EXERCISE BRIEF: An exact transcription of the lines below, from the first through the one containing "Vietnam;Lao, site loc_0486, 2020-04-05", is the only output wanted.

Saved data entries:
○ ○ ○ ○
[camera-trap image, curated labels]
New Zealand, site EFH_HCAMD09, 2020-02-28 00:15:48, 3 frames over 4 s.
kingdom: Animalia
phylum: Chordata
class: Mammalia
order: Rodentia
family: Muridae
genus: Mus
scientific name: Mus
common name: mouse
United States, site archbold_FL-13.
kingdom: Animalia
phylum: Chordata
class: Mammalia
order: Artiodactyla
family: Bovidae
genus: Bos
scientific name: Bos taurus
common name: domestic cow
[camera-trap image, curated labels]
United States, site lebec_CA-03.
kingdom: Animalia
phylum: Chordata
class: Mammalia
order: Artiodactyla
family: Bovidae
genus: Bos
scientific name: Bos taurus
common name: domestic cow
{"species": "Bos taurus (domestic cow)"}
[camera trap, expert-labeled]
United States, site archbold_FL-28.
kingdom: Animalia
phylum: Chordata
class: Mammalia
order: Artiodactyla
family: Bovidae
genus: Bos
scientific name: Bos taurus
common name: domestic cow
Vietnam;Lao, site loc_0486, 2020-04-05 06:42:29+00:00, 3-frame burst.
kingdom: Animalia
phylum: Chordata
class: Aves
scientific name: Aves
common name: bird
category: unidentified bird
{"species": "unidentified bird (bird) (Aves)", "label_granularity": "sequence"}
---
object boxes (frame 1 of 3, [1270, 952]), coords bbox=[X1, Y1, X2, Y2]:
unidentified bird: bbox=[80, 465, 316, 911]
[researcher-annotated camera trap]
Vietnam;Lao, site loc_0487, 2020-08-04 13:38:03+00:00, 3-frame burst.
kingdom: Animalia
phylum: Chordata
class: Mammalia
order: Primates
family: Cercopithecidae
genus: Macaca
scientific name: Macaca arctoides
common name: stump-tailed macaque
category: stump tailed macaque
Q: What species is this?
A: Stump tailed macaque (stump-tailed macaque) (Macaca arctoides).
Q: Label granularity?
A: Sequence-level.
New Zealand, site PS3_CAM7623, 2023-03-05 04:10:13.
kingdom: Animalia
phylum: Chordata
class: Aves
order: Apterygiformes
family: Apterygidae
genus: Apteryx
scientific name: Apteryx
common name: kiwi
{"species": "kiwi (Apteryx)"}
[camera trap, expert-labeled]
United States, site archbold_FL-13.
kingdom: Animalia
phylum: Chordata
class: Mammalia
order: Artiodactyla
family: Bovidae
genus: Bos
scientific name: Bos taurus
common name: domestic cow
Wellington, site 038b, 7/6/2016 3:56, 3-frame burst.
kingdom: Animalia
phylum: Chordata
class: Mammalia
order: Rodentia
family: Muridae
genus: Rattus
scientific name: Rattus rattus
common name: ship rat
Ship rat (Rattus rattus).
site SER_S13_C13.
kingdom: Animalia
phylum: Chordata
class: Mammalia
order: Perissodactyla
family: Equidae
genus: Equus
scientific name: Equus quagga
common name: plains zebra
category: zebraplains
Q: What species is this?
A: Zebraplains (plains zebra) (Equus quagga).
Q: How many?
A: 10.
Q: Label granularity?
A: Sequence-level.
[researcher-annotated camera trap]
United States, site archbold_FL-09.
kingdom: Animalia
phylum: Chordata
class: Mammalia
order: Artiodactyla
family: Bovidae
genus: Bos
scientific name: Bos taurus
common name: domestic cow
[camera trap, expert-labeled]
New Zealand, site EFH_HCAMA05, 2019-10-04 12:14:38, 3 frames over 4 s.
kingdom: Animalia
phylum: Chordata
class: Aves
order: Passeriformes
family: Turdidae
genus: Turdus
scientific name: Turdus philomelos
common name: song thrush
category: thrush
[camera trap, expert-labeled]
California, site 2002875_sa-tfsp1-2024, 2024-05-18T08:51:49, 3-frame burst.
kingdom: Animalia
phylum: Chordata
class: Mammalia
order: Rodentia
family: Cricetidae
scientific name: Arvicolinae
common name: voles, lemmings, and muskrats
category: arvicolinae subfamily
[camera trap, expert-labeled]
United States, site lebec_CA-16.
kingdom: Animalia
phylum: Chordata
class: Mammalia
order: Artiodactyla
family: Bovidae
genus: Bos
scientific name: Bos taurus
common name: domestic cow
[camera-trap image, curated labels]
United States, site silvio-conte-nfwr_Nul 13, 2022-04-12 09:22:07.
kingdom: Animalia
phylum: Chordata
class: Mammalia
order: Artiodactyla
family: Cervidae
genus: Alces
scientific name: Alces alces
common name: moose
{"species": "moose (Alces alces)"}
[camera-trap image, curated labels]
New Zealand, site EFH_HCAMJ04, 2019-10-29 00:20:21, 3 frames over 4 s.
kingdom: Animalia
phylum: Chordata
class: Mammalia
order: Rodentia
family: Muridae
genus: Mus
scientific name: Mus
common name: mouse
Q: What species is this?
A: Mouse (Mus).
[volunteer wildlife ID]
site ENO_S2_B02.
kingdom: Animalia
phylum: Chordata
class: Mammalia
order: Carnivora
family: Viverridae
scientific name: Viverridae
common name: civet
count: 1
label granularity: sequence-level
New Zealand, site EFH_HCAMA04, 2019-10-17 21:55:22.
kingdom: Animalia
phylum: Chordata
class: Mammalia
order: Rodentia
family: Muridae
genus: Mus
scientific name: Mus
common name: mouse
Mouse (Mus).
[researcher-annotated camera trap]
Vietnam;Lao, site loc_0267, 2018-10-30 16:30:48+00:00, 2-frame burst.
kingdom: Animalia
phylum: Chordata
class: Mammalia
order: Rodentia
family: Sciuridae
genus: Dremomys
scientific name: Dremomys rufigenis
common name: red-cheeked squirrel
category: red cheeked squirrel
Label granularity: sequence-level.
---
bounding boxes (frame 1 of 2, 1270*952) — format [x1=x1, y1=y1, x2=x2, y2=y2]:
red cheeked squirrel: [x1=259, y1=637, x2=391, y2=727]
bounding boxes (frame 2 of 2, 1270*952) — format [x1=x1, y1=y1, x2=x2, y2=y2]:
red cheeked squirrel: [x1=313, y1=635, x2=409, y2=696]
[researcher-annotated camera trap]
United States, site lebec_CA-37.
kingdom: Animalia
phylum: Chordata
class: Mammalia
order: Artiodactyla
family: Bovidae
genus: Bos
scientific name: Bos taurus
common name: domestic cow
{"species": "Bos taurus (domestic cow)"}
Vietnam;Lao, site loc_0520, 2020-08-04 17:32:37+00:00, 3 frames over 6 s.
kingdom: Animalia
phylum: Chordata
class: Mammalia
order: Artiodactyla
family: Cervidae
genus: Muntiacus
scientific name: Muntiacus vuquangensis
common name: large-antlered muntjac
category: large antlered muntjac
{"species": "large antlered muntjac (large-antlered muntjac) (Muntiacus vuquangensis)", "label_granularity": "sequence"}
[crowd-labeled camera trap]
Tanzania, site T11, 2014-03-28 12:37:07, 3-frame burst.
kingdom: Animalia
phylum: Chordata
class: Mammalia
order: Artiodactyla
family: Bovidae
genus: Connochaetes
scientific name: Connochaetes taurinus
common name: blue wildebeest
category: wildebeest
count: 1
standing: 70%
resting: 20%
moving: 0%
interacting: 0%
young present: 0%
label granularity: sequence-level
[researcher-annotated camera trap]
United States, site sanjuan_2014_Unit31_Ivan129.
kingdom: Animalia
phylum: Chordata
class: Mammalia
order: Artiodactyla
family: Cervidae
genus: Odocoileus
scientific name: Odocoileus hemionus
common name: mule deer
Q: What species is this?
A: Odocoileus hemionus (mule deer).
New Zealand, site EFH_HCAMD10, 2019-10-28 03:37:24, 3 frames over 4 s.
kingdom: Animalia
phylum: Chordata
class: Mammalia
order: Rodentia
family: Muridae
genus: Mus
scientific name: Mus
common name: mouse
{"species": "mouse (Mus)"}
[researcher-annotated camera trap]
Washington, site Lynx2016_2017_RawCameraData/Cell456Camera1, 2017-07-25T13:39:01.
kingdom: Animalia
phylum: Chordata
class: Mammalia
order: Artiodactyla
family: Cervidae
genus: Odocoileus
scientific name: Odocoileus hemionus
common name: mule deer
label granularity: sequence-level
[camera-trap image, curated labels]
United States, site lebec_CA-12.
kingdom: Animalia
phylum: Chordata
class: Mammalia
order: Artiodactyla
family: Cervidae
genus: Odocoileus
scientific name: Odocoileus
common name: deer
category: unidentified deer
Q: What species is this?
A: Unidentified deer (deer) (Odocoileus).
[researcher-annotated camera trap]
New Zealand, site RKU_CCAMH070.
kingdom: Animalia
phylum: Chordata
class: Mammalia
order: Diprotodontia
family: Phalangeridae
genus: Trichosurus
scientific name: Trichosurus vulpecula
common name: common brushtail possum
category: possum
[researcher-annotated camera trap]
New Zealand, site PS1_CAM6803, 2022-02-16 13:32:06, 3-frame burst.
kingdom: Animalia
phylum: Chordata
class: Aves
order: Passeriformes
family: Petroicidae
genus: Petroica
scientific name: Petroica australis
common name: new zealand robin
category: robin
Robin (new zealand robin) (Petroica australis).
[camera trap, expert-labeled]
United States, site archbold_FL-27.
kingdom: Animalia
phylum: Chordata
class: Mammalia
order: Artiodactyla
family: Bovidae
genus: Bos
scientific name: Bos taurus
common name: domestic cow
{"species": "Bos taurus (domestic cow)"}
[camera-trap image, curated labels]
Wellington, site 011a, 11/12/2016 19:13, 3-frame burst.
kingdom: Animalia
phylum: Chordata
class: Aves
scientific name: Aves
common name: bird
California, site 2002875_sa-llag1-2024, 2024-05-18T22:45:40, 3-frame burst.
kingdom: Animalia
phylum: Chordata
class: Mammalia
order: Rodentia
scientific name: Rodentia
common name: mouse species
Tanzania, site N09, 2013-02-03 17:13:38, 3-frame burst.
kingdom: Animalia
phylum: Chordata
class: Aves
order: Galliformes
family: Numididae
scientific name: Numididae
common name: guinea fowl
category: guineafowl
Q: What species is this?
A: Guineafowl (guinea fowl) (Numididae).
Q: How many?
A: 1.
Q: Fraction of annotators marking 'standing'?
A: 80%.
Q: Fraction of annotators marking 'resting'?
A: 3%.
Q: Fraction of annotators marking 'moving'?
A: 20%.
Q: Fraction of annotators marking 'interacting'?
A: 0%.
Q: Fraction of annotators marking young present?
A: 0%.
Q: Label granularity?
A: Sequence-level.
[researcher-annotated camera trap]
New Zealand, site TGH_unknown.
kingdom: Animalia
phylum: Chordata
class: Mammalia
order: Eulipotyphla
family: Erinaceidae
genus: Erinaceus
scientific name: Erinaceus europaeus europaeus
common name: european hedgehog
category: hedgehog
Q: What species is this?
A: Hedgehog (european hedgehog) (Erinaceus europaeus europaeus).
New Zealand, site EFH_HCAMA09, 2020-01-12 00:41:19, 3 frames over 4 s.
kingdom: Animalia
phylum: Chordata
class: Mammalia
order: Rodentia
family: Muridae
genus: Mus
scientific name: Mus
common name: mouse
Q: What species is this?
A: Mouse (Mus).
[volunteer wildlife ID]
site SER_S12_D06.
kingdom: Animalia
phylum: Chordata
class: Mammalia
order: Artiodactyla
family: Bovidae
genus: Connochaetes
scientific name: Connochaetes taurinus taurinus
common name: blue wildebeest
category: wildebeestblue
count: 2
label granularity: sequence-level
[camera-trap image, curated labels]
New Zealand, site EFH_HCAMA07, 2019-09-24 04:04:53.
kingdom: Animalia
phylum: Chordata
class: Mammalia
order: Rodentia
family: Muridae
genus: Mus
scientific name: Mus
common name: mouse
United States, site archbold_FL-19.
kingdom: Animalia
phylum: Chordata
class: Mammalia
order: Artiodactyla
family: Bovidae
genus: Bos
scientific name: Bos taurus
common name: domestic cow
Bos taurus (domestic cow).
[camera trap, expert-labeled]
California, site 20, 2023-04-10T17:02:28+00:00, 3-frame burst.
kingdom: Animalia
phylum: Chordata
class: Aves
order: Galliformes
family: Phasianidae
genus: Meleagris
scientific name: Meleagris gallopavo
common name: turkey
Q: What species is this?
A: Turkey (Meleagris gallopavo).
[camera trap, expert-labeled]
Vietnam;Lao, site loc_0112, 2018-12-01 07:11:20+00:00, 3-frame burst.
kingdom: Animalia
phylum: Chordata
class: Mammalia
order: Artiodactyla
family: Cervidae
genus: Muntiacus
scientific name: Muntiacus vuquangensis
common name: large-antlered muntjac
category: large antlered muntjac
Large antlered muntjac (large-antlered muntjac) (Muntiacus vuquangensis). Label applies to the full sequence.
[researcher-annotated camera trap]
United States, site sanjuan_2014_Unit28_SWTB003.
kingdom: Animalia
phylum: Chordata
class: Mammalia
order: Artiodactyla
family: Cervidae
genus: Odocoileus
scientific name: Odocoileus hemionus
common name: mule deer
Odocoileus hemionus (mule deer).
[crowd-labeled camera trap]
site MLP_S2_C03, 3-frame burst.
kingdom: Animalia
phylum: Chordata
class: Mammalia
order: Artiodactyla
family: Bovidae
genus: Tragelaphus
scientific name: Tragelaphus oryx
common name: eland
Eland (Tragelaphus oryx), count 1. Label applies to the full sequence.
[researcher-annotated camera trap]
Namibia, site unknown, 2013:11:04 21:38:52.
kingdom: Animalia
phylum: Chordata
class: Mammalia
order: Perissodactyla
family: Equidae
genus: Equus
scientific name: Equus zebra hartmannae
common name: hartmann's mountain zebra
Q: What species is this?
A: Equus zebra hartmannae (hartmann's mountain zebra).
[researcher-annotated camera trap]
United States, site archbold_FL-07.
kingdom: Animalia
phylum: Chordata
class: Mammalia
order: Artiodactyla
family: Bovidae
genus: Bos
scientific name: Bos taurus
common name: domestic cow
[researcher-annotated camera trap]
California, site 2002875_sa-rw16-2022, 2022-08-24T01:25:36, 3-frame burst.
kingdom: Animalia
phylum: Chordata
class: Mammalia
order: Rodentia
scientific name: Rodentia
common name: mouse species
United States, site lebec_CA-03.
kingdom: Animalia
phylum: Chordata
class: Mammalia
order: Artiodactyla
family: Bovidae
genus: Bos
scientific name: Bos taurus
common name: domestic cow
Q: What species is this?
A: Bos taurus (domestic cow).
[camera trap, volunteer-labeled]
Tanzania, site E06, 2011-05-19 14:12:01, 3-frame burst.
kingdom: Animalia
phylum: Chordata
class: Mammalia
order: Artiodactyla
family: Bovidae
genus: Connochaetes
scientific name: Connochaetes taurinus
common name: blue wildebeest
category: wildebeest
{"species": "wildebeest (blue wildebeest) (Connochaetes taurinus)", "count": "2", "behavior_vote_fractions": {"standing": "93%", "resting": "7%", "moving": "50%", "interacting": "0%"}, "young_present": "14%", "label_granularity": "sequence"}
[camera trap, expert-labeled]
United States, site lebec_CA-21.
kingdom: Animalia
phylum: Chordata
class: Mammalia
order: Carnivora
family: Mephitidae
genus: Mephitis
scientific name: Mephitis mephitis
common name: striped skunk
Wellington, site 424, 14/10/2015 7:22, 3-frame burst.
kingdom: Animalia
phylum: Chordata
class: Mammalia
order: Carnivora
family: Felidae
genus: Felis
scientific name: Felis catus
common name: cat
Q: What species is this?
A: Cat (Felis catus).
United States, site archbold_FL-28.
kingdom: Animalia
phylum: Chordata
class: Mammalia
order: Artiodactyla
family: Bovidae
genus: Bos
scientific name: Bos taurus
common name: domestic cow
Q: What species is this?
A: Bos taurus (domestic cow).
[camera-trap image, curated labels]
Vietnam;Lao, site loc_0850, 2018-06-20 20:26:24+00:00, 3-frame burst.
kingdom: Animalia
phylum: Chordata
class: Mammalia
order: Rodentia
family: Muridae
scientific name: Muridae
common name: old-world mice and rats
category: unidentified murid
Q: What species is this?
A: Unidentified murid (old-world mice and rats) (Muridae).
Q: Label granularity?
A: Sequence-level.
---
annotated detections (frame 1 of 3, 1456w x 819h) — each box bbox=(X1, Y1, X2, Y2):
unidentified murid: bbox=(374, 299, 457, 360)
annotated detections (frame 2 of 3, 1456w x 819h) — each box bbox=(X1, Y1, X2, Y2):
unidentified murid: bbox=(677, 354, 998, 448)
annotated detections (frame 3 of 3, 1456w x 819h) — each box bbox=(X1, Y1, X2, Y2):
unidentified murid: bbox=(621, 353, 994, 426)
○ ○ ○ ○
EXPECTED OUTPUT:
[camera-trap image, curated labels]
New Zealand, site EFH_HCAMD09, 2020-02-28 00:15:48, 3 frames over 4 s.
kingdom: Animalia
phylum: Chordata
class: Mammalia
order: Rodentia
family: Muridae
genus: Mus
scientific name: Mus
common name: mouse
United States, site archbold_FL-13.
kingdom: Animalia
phylum: Chordata
class: Mammalia
order: Artiodactyla
family: Bovidae
genus: Bos
scientific name: Bos taurus
common name: domestic cow
[camera-trap image, curated labels]
United States, site lebec_CA-03.
kingdom: Animalia
phylum: Chordata
class: Mammalia
order: Artiodactyla
family: Bovidae
genus: Bos
scientific name: Bos taurus
common name: domestic cow
{"species": "Bos taurus (domestic cow)"}
[camera trap, expert-labeled]
United States, site archbold_FL-28.
kingdom: Animalia
phylum: Chordata
class: Mammalia
order: Artiodactyla
family: Bovidae
genus: Bos
scientific name: Bos taurus
common name: domestic cow
Vietnam;Lao, site loc_0486, 2020-04-05 06:42:29+00:00, 3-frame burst.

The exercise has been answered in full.